Também eu tenho esse amargo sabor de estar a ser diariamente enganado por esta espécie de democratas que governam não só o nosso cantinho mas , e infelizmente, as ditas democracias ocidentais... Era muito «mais fácil» a revolta parecessem como uns autênticos malandros e ditadores... mas não, infelizmente usam falinhas mansas, fato e gravata e dizem educadamente «dá-me lincença» e «muito agradecido» antes e depois de nos «irem ao c´_»!
De . RTP a "bem da nação" fascizada . a 17 de Novembro de 2011 às 10:09
Nacional cosmopolitismo
«O relatório ''da metade sobrante'' do Grupo de Trabalho para a Comunicação Social nomeado pelo Governo para "definir" essa misteriosa coisa que é o serviço público de televisão propõe que, erguendo-se gloriosamente no meio dos destroços que ficarem da demolição da RTP, a RTP Internacional (RTPI) passe para a tutela do... MNE.
Além disso, para o líder do tal Grupo, o economista João Duque - cujo currículo conhecido na matéria se resume a umas idas às TV para "debater" - a informação do canal deve ser "filtrada" e "trabalhada" visando a promoção de Portugal.

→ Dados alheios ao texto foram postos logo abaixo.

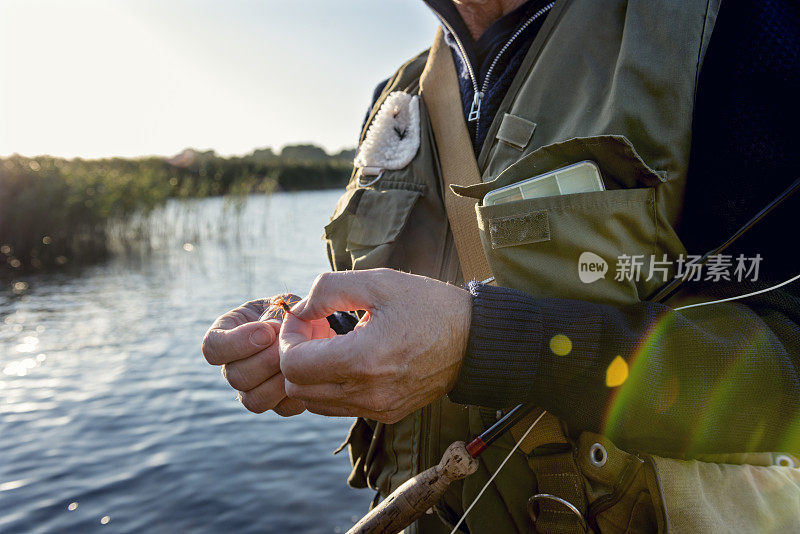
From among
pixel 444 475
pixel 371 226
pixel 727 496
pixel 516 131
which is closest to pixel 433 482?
pixel 444 475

Coisa que, tomem nota os que têm o mau hábito de pôr questões, "não deve ser questionada". Tudo "a bem da Nação!", a filtragem e o não questionamento, como nos bons tempos da outra senhora.

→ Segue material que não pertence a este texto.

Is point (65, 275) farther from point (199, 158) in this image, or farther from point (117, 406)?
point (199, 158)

Simultaneamente, o meio Grupo quer "cosmopolitismo" na "mentalidade e moldes" da programação da RTPI.
Segundo Borges, o termo "cosmopolita" é criação dos estóicos e opõe a ideia de "cidadão do Cosmos" e "cidadão do Universo" à de mero cidadão da sua cidade ou do seu país. Cosmopolitismo é, pois, cidadania universal.
Teremos, assim, indo avante a proposta de Duque & Cª,
uma RTPI "cidadã do Universo" às segundas , quartas e sextas e
a "filtrar" e "trabalhar" a informação para "despertar e consolidar o interesse por Portugal" às terças, quintas e sábados.
Sobram os domingos, mas Duque há-de também arranjar-lhe qualquer coisa que fazer nesse dia "a bem da Nação".» [JN] Manuel António Pina.